Science

Relax, the Montana Quake Won’t Wake the Yellowstone Supervolcano

Quakes in volcano country are super common.

USGS

Thursday’s 5.8-magnitude earthquake in western Montana was the strongest to hit the state in 60 years, and it quickly raised fears that the nearby Yellowstone supervolcano had awoken from its long slumber. But Montana residents can rest easy: While the Yellowstone volcano is active, a common earthquake is unlikely to have an effect on this ancient cauldron of superheated rock.

Still, local fears are understandable: The temblor struck early on the morning of July 6, some 230 miles from Yellowstone National Park, and was accompanied by at least 10 lesser quakes. It was the region’s strongest earthquake in over a decade, but although the shaking startled residents, scientists quickly determined that it didn’t represent the ominous rumblings of an awakening supervolcano. The U.S. Geological Survey’s seismic sensors immediately identified the quake’s culprits, which were slipping faults — fractures in the Earth’s crust — and not a threatening reservoir of pressurized magma, waiting to explode out of the ground.

Scientists, however, certainly believe that the massive Yellowstone volcano, whose rim measures 30 miles long by 45 miles wide, has a catastrophic potential far greater than anything mankind has ever experienced before. It’s just not likely to reveal it anytime soon.

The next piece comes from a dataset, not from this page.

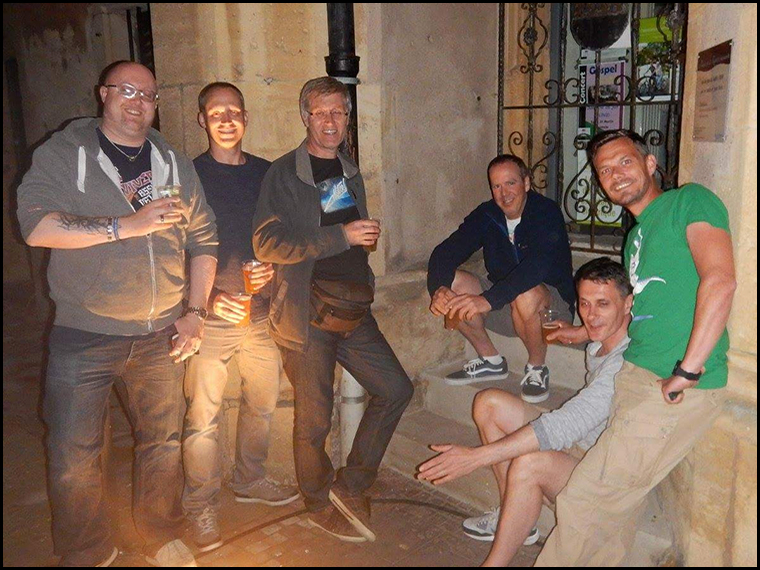 Last drinks in the Square before heading back to the hotel for a few more.......(Photo courtesy of Dave Gheesling)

Quakes as intense as the one Montana just experienced are unsettling, but this earthly rousing is geologically commonplace. Yellowstone National Park experiences between 1,000 and 3,000 earthquakes each year, revealing an active volcanic world beneath one of America’s most popular national park destinations. The park’s heat-propelled geysers and dangerous thermal pools also hint at the hot magma brewing below.

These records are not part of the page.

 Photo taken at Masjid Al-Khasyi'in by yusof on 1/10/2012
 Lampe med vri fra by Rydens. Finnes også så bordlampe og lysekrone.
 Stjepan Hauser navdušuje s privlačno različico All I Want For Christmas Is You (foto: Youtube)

But all that activity does not portend an eruption, large or small. Though scientists will never rule out the possibility of an eruption entirely, decades of everyday monitoring have revealed no signs of a looming eruption. According to the Yellowstone National Park’s website:

Another caldera-forming eruption is theoretically possible, but it is very unlikely in the next thousand or even 10,000 years. Scientists have also found no indication of an imminent smaller eruption of lava.

Signs of volcanism at or around Yellowstone, the park notes, should be expected:

As at many caldera systems around the world, small earthquakes, ground uplift and subsidence, and gas releases at Yellowstone are commonplace events and do not reflect impending eruptions.

If an eruption was imminent, scientists expect the buildup to be more extreme, something that would be detectable for weeks or even years. This would include massive deformations of the land around the park (think abruptly formed canyons) and a continued onslaught of earthquake swarms, perhaps jolting the area each day.

Yellowstone's history is a history of caldera-forming volcanism.  A caldera is a volcanic basic, caused by a collapse of earth following a magma-emptying eruption. 

Wikipedia 

Lava last gushed out of the Yellowstone supervolcano around 70,000 years ago, and in the last two million years, scientists believe that three “major” volcanic eruptions occurred. One of these, the Island Park super-eruption, left a telltale blanket of volcanic rock in the area about two million years ago, and scientists estimate that this event produced 2,500 times more ash than the 1980 Mount St. Helens eruption. This geologically puny eruption, it should be noted, leveled a forest, tossed trees around like toothpicks, blew the top off a mountain, caused over a billion dollars in damage, and dumped ash onto 11 U.S. states and five Canadian provinces.